Trading for the first round of QE ended on March 31, 2010. . . .
You’d think the Fed would have finally stopped to question the wisdom of QE. Think again. Only a few months later—after a 14% drop in the U.S. stock market and renewed weakening in the banking sector—the Fed announced a new round of bond buying: QE2. Germany’s finance minister, Wolfgang Schäuble, immediately called the decision “clueless.”
If you are going to criticize Fed policy, you really ought not mention any eurozone policymakers, especially German policymakers. The Germans were the ones pressing the ECB to adopt a tighter monetary policy. How did that work out? Well back in 2009 and 2010 the eurozone and the US had almost identical unemployment rates (close to 10%). Since then the eurozone rate has risen to 12.2% while the US rate has fallen to 7.3%. And what explains that vast difference in performance? Mostly differences in NGDP growth, i.e. monetary policy.
[See David Beckworth and Lars Christensen for excellent posts on the US/eurozone divergence.]And what explains the difference in monetary policy? The Fed was doing one QE after another, with the avowed intention of boosting aggregate demand. The ECB was raising short term interest rates in 2011 with the intention of reducing aggregate demand. Both “succeeded.”
It’s certainly fair to point out that the US recovery has been weak, despite QE. But if you are going to criticize QE you need a counterfactual policy.

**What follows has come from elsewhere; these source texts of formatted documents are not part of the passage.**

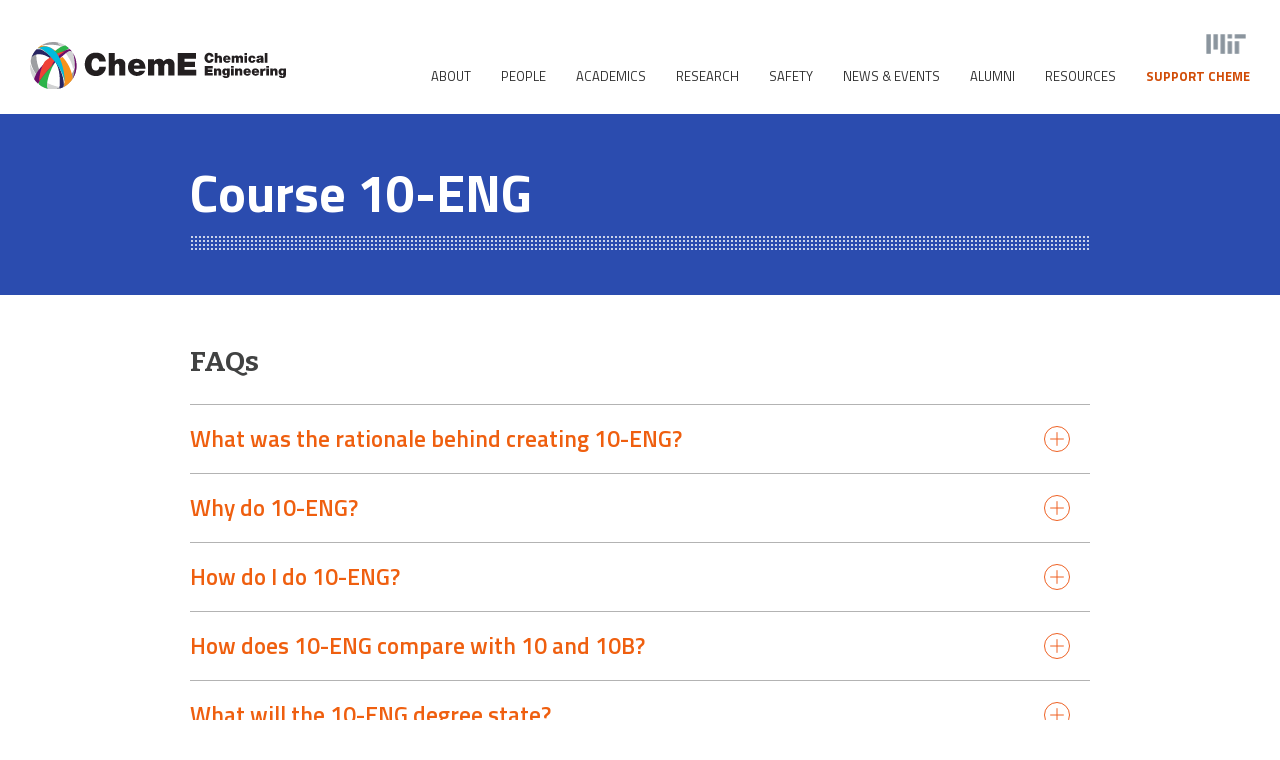

--- FILE ---
content_type: image/svg+xml
request_url: https://cheme.mit.edu/wp-content/themes/mit-cheme-theme/images/icon-accordion.svg
body_size: 662
content:
<?xml version="1.0" encoding="utf-8"?>
<!-- Generator: Adobe Illustrator 18.1.1, SVG Export Plug-In . SVG Version: 6.00 Build 0)  -->
<svg version="1.1" id="Layer_1" xmlns="http://www.w3.org/2000/svg" xmlns:xlink="http://www.w3.org/1999/xlink" x="0px" y="0px"
	 viewBox="0 0 26 26" enable-background="new 0 0 26 26" xml:space="preserve">
<g>
	<g>
		<g>
			<line fill="none" stroke="#EE6123" stroke-miterlimit="10" x1="13" y1="6.2" x2="13" y2="19.8"/>
			<line fill="none" stroke="#EE6123" stroke-miterlimit="10" x1="19.8" y1="13" x2="6.2" y2="13"/>
		</g>
	</g>
	<circle fill="none" stroke="#EE6123" stroke-miterlimit="10" cx="13" cy="13" r="12.5"/>
</g>
</svg>


--- FILE ---
content_type: image/svg+xml
request_url: https://cheme.mit.edu/wp-content/themes/mit-cheme-theme/images/pattern-dots-vertical-grey.svg
body_size: 407
content:
<svg xmlns="http://www.w3.org/2000/svg" viewBox="0 0 2 14"><defs><style>.cls-1{fill:#ccc;}</style></defs><title>pattern-dots-vertical-grey</title><g id="Layer_2" data-name="Layer 2"><g id="Layer_1-2" data-name="Layer 1"><circle class="cls-1" cx="1" cy="1" r="1"/><circle class="cls-1" cx="1" cy="5" r="1"/><circle class="cls-1" cx="1" cy="9" r="1"/><circle class="cls-1" cx="1" cy="13" r="1"/></g></g></svg>

--- FILE ---
content_type: text/plain
request_url: https://www.google-analytics.com/j/collect?v=1&_v=j102&a=1327594674&t=pageview&_s=1&dl=https%3A%2F%2Fcheme.mit.edu%2Fcourse-10-eng-faqs%2F&ul=en-us%40posix&dt=Course%2010-ENG%20%E2%80%93%20MIT%20ChemE&sr=1280x720&vp=1280x720&_u=IEBAAEABAAAAACAAI~&jid=1690874031&gjid=105401179&cid=1645176915.1768900508&tid=UA-92838481-1&_gid=1946600909.1768900508&_r=1&_slc=1&z=1288979907
body_size: -450
content:
2,cG-8TBK86CDNM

What should the Fed have done to boost NGDP growth? Huszar doesn’t say. Quoting eurozone hawks isn’t going to convince anyone outside the WSJ editorial page, over on this side of the pond. FWIW, I would have preferred NGDPLT and elimination of IOR, as an alternative to QE.
The article contains a lot of discussion about how QE is a subsidy to banks. There’s s tiny bit of truth in that claim, as the Fed does pay 0.25% interest on reserves. And they should not do so. But the $5 billion or so that flows to the banking industry via QE is peanuts compared to the $100 billion the Feds are taking from banks through extortion.
Others argue that low interest rates are a subsidy to banks, which makes no sense. Interest rates are set in the free market. Back in the old days when central banks did tight money the progressives cried that it was a subsidy to big bankers. Now when the Fed does “easy money” progressives and many conservatives cry that it is a subsidy to big bankers. Neither is a subsidy.
And the impact? Even by the Fed’s sunniest calculations, aggressive QE over five years has generated only a few percentage points of U.S. growth. By contrast, experts outside the Fed, such as Mohammed El Erian at the Pimco investment firm, suggest that the Fed may have created and spent over $4 trillion for a total return of as little as 0.25% of GDP (i.e., a mere $40 billion bump in U.S. economic output). Both of those estimates indicate that QE isn’t really working.
Actually if the bump is only $40 billion then QE is working. Huszar makes the mistake of assuming the “cost” is the amount of bonds purchased. But that’s not a sensible definition of cost, as the Fed is simply swapping one government liability for another. A better measure of cost is the interest on reserves program, which has cost about $5 billion per year on average. And even that is an exaggeration; earnings on the Fed’s bond portfolio offset it. BTW, “a few percentage points” might be a million jobs, or more. Does Huszar think unemployment is not a big problem?
And how is Mr. El Erian an “expert” on the macroeconomic impact of QE? What model does he use? Where does his expertise come from? When I went to grad school we were never taught how to model a QE/IOR program. Did he study how to model these programs in grad school? If so, which one? I’m not trying to pick on Mr. El Erian, who I don’t know, my point is that it is not at all clear where one would get expertise in this area. It’s very possible that El Erian knows more about QE than anyone else in the world, but is still not an expert.
In my view there is only one expert—the market.